Given that Google’s largest revenue source is advertisements based on tracking cookies, it’s no surprise that Chrome is lagging behind Firefox and Safari in blocking them. Google has said it plans to block them, but it may be as late as 2022.
Chrome also offers a “profile” feature, which allows you to build multiple profiles to compartmentalize different accounts and browsing activity (similar to Firefox’s containers).
Chrome has taken a different approach than Firefox in rolling out DNS-over-HTTPS, only enabling it if your system’s current DNS provider supports it. This aims to preserve users’ choices of DNS providers (especially those that might provide filtering options) but will leave users unprotected until their ISP or DNS provider begins supporting DNS-over-HTTPS.

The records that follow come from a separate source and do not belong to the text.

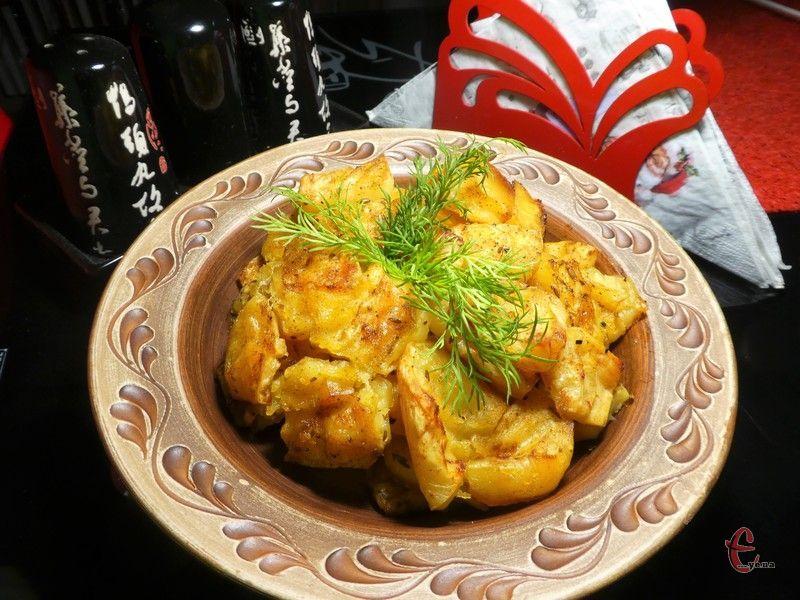 Дуже смачна, ідеальна картопелька – м'яка всередині й хрустка зовні.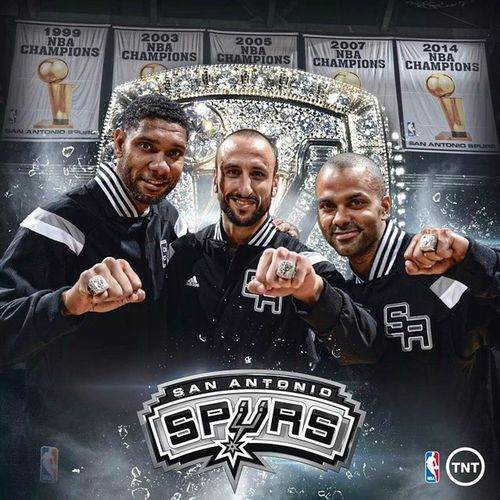 Halloffamers Duncan Ginobili Parker showing off their 2014 Championship Rings ☝🙌🏀 San Antonio Spurs NBA Best  Team Blingbling Five 🏆🏆🏆🏆🏆 going for another one this year! 😏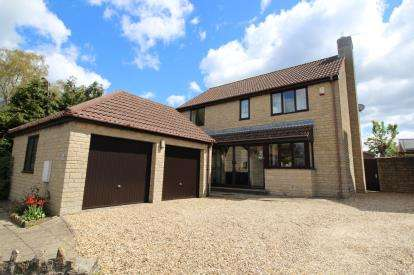 4 Bedrooms Detached House for sale in Shortwood Road, Pucklechurch, Near Bristol, Gloucestershire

Users may want to install extra extensions for stronger network security, including Electronic Frontier Foundation’s HTTPS Everywhere addon that upgrades requests to use HTTPS if the site supports it. Two other extensions to install are uBlock Origin and Privacy Badger, other ad/tracker blockers with access to even more tracker block lists.
Google has begun to roll out its plans to change how tracker blocking extensions work for alpha testers of Chrome. In short, instead of the extension looking at each request and deciding whether to block it or not, the extension will give Chrome a list of things to block so the extension isn’t looking at every request.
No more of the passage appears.